I know this question is a duplicate one, but I couldn't find any other topic similar to my code.
The problem statement is as followed:
There is a CSV file with 16,000 lines. A serial version of the program is extracting those rows with a price (SalePrice is a column head in the CSV) higher than a specific value (threshold) given to the program with command-line arguments and calculating their Mean and Standard Derivation which will be used for further computations.

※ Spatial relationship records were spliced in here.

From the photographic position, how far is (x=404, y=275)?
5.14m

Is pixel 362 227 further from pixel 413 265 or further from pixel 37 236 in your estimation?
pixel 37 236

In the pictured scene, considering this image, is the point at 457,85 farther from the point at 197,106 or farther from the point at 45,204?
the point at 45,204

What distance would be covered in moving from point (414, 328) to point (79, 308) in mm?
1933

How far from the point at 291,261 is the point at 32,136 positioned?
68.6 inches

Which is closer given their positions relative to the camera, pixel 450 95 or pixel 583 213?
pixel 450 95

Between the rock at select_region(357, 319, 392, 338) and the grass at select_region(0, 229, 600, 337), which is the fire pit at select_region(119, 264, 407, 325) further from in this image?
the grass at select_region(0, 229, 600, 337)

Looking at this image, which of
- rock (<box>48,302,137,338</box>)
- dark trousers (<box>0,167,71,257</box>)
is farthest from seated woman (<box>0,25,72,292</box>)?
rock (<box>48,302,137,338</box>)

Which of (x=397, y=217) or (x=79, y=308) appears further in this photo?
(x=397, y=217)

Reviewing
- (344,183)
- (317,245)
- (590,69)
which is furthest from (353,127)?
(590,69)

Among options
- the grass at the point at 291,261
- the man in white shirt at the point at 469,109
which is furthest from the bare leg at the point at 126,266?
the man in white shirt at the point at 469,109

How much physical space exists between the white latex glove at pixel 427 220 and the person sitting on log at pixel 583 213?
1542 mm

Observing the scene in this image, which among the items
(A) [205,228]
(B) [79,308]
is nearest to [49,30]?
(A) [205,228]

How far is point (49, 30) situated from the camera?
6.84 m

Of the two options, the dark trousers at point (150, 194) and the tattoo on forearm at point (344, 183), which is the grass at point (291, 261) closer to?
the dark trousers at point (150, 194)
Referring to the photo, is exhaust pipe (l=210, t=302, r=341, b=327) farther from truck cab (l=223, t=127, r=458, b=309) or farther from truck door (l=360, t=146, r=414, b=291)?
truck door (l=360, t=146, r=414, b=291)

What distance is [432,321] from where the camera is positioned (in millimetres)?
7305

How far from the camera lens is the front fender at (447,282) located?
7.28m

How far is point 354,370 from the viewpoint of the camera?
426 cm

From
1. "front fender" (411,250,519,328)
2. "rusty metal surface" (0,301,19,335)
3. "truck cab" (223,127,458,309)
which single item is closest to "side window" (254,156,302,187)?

This larger CSV file is broken into 4 CSV files for the parallel version. Each thread is assigned to one CSV file and should do the same calculations (Calculating Mean and STD of rows with price higher than a specific value named threshold in my code).
Since the data is large enough, I don't think this is because of the multithreading overhead.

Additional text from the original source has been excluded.